Usukuchi (light-colored) soy sauce, which is essential to the households of the Kansai region, was born in Harima, which is also the most extensive production area in Japan. The origin of usukuchi soy sauce is Maruo Magoemon, who abandoned his position as a samurai to become a merchant in Tatsuno-cho (currently Tatsuno City) and started brewing and selling sake and soy sauce under the trade name of Maruo in 1587.
Tatsuno had initially been a sake-brewing area. However, the sake-brewing business was fading because the water in the area was soft and didn’t have the hardness necessary for the sake due to the lack of inorganic nutrients for the yeast. However, Tatsuno’s low-iron water turned out to be ideal for brewing usukuchi soy sauce. Furthermore, Tatsuno turned into a soy sauce-producing area because it was easy to hold high-quality soybeans and salt. Amazake was used for the usukuchi soy sauce of Tatsuno, and this brewing method is said to have been developed during the Kambun era (1661–1673). However, because sake-brewing had been a robust industry before that, the origins of amazake may be even older.
Tatsuno soy sauce was later developed under the careful protection of Tatsuno Province. Records show that soy sauce sent from Tatsuno Province to Edo increased every year from 112 koku (about 20,204 liters) in 1724 to 162 koku (about 29,223 liters) in just six years. Maruoya records show that soy sauce was first shipped to Kyoto in the Genbun era (1736–1741). It was transported by boats on Ibogawa. Blessed with transportation routes from Aboshi Port to the major markets of Kyoto and Osaka, the industry flourished. An usukuchi soy sauce culture was formed centered around the modern Kinki region. Several soy sauce manufacturers are still scattered around Tatsuno City, known as the Little Kyoto of Harima, and still retains remnants of a castle town.
The power of microorganisms is vital to the making of high-quality soy sauce. First, carefully selected ingredients such as soybeans, wheat, salt, and rice are roasted or steamed to make it easy for the microorganisms to do their work. The steamed soybeans and cracked wheat are mixed, and bacteria are added to create koji. Saltwater is added to ferment and age six months, creating moromi. The moromi is then pressed to make fresh soy sauce.

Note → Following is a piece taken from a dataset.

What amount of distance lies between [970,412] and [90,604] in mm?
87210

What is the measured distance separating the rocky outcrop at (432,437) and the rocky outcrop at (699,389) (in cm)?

The lightness of color is an essential element of usukuchi soy sauce. The hint to its importance can be found in the soft and pure water of Ibogawa. Soft water contains very little calcium, magnesium, and iron. It has the characteristic of not coloring soy sauce too much. It also allows the umami of stock to seep out better, making it ideal for simmered dishes, etc. Delicate handling is required for fine adjusting temperature and cares not to let the soy sauce come into contact with enzymes, and it cannot be left up to machines.